К концу года нервы всех участников событий были напряжены до предела. Французы терпели одно поражение за другим, но, казалось, не собирались сдаваться. Король к концу года начал впадать в пессимизм и терять уверенность в победе. Бисмарк писал в декабре жене: «И в политическом, и в душевном отношении я совершенно одинок. (…) Здесь нет ни одной человеческой души, с которой я мог бы поговорить о будущем и прошлом. Когда слишком долго находишься на посту министра и притом по воле Господа добиваешься успехов, то ощущаешь, как холодное болото неприязни и ненависти вокруг тебя поднимается все выше, до самого сердца. Новых друзей не приобретаешь, старые умирают или с молчаливой скромностью отходят в тень. (…) Короче говоря, я душевно замерзаю и мечтаю оказаться рядом с тобой, вдвоем на природе. Ни одно здоровое сердце не выдержит долго эту придворную жизнь»[431]
.Бисмарк опасался, что затягивание кампании вызовет вмешательство великих держав. Для этого имелись основания. В Петербурге с самого начала войны развернули дипломатическую активность, направленную на формирование согласия между нейтральными государствами. Соответствующие предложения были направлены в Лондон еще в конце июля. При этом российская политика была, с одной стороны, направлена на то, чтобы удержать от вступления в войну Австро-Венгрию и Данию, что было очевидно выгодно Берлину. В то же время объединение нейтральных стран могло претендовать на участие в обсуждении условий мира, чего Бисмарк явно не хотел.
Августовские успехи германских армий практически исключили любую возможность того, что Австро-Венгрия или Дания рискнут вступить в конфликт на стороне Франции. Теперь основная задача заключалась в том, чтобы заключить с французами мир на своих условиях и не допустить созыва международного конгресса. «С моей точки зрения, — писал Бисмарк 11 августа, — мы должны принять даже враждебность Англии, но не заключать неприемлемый для немецкого народа мир. (…) В отношении Франции мы не можем обращать внимание ни на чье мнение, кроме своего собственного»[432]
. Позиция Петербурга также не внушала ему доверия. «С российской стороны, — писал он 20 августа, — по меньшей мере у князя Горчакова, наши успехи не усилят симпатию к Пруссии и Германии. Напротив, после победы нам следует ожидать с той стороны менее дружественного отношения, чем до нее. Возможно, что мы увидим Россию на стороне наших противников»[433].Бисмарк оказался прав: в сентябре и Горчаков, и Александр II все чаще говорили о необходимости «умеренного» мира (без аннексий) и европейского конгресса для его заключения. Более того, из Петербурга исходили крайне опасные для Бисмарка идеи о сохранении границы по Майну и образовании на юге Германии самостоятельной конфедерации. В этой ситуации «железный канцлер» решил разыграть имевшийся у него козырь, заявив, что стремление России к пересмотру унизительных условий Парижского мира 1856 года «не встретит с нашей стороны никаких возражений, а, напротив, поддержку перед остальными»[434]

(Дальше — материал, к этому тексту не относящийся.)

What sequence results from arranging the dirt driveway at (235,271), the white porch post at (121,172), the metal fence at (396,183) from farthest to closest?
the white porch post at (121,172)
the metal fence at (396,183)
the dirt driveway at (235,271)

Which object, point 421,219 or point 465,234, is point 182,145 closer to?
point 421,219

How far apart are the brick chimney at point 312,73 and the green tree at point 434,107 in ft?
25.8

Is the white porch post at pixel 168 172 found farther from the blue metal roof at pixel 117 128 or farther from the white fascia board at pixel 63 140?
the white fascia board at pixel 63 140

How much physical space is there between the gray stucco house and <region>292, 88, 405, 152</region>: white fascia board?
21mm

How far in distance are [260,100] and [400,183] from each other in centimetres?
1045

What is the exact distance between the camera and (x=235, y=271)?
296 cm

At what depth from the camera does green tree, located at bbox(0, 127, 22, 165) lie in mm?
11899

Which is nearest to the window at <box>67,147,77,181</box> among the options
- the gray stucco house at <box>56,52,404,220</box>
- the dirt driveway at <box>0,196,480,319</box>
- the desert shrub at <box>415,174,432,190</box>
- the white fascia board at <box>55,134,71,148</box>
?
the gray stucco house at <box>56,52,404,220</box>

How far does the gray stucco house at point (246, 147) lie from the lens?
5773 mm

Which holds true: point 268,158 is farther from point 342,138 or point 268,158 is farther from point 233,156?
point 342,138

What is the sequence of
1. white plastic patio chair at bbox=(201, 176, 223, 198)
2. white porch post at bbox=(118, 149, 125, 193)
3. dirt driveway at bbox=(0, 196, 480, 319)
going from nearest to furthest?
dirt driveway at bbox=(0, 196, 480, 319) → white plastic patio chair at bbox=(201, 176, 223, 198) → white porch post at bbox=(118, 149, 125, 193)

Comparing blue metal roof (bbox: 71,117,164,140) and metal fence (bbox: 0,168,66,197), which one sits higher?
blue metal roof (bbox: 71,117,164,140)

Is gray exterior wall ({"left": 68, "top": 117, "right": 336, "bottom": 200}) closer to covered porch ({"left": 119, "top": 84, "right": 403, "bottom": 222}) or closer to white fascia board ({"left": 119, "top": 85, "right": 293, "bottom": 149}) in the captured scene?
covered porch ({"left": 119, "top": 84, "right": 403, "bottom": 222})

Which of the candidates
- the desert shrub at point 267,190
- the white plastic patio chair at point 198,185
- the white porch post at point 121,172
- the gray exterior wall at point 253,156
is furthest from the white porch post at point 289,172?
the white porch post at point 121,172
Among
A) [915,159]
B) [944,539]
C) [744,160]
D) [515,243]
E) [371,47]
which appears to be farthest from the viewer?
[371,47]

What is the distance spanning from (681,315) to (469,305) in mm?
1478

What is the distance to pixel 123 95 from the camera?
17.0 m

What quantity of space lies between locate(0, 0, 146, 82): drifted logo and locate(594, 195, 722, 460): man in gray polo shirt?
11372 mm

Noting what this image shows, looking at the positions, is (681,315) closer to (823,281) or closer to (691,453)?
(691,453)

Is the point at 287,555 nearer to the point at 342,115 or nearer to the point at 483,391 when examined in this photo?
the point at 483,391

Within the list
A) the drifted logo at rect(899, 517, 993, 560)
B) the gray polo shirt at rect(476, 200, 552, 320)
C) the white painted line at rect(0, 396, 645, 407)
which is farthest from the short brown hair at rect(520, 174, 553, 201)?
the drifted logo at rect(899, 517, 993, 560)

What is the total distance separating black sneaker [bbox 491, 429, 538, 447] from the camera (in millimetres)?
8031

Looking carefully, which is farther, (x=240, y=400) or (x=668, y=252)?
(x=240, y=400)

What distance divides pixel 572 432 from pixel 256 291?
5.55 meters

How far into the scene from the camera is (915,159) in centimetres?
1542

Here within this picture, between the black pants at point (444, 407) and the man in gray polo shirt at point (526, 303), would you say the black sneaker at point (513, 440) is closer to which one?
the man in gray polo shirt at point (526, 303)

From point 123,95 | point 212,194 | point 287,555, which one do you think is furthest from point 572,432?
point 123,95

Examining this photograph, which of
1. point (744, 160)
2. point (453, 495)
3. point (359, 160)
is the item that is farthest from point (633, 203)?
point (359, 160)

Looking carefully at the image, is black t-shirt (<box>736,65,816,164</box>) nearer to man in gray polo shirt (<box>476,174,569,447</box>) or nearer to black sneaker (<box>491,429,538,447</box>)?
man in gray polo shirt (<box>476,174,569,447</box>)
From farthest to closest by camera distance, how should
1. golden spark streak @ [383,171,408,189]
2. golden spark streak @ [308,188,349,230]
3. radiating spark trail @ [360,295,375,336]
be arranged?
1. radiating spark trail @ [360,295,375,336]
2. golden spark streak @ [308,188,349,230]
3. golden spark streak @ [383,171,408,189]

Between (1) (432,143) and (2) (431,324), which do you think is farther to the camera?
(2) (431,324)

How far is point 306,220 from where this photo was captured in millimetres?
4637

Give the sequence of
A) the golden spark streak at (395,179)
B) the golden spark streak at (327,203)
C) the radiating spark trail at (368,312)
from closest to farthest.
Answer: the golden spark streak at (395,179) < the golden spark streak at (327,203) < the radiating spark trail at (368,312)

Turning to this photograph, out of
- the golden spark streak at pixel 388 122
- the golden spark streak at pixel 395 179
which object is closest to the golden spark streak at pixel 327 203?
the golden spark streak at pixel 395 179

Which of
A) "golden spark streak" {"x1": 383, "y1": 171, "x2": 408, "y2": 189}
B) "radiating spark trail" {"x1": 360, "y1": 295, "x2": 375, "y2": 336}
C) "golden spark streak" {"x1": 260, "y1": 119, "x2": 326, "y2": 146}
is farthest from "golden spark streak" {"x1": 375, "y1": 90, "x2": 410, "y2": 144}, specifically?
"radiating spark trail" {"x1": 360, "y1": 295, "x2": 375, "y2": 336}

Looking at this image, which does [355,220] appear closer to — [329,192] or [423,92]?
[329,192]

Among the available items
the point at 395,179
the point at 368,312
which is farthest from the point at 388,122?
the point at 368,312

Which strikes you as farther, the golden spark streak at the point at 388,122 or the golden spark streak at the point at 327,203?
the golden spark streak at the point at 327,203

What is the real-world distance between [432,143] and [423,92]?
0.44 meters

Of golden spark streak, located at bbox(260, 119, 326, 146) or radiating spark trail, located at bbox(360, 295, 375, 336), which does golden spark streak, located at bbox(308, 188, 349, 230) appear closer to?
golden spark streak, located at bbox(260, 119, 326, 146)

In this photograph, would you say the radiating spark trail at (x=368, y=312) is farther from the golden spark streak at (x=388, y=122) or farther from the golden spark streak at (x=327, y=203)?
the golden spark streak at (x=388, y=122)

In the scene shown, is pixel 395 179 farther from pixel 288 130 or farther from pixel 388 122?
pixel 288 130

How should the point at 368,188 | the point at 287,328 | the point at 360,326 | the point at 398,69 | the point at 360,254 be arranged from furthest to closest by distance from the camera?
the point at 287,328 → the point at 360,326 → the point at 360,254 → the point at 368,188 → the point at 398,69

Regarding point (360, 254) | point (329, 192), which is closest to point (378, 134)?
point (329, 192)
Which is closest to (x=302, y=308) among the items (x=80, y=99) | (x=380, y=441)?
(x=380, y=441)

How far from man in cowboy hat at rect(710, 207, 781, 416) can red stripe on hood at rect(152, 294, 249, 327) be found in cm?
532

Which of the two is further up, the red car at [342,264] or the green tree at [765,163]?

. Это в немалой степени способствовало появлению 31 октября «циркуляра Горчакова», которым Россия извещала весь мир об отказе от постановлений, ущемлявших ее суверенные права на Черном море. Так благодаря войне между Францией и Германией была решена главная задача российской дипломатии. Бисмарк, в свою очередь, считал, что русские приступили к действиям слишком рано. Согласно свидетельству кронпринца, канцлер, узнав о ноте Горчакова, воскликнул: «Эти тупицы начали на четыре недели раньше, чем следовало!»[435]Великобритания, естественно, воспротивилась нарушению Парижского мира. Однако единственное, чего удалось добиться англичанам — согласия других стран на проведение специальной международной конференции по данному вопросу. «Железный канцлер» приложил большие усилия для того, чтобы успокоить Лондон и не дать конфликту разрастись. К концу ноября проблема оказалась улажена. Задача Бисмарка теперь заключалась в том, чтобы не дать вопросу франко-германского мира оказаться на повестке дня конференции. Послу в Лондоне Бернсторффу он отдал категорическое указание немедленно покинуть мероприятие в случае, если стороны попытаются обсудить эту проблему[436]
.Между тем, именно к такому решению стремилось французское правительство. С самого начала республиканская дипломатия ставила своей задачей мобилизовать «Европейский концерт» в свою поддержку. По поручению Жюля Фавра видный либеральный политик Адольф Тьер отправился в шестинедельное турне по столицам европейских государств. Он практически повсеместно встречал сочувствие, но нигде не нашел реальной поддержки. Однако по мере затягивания войны положение могло измениться.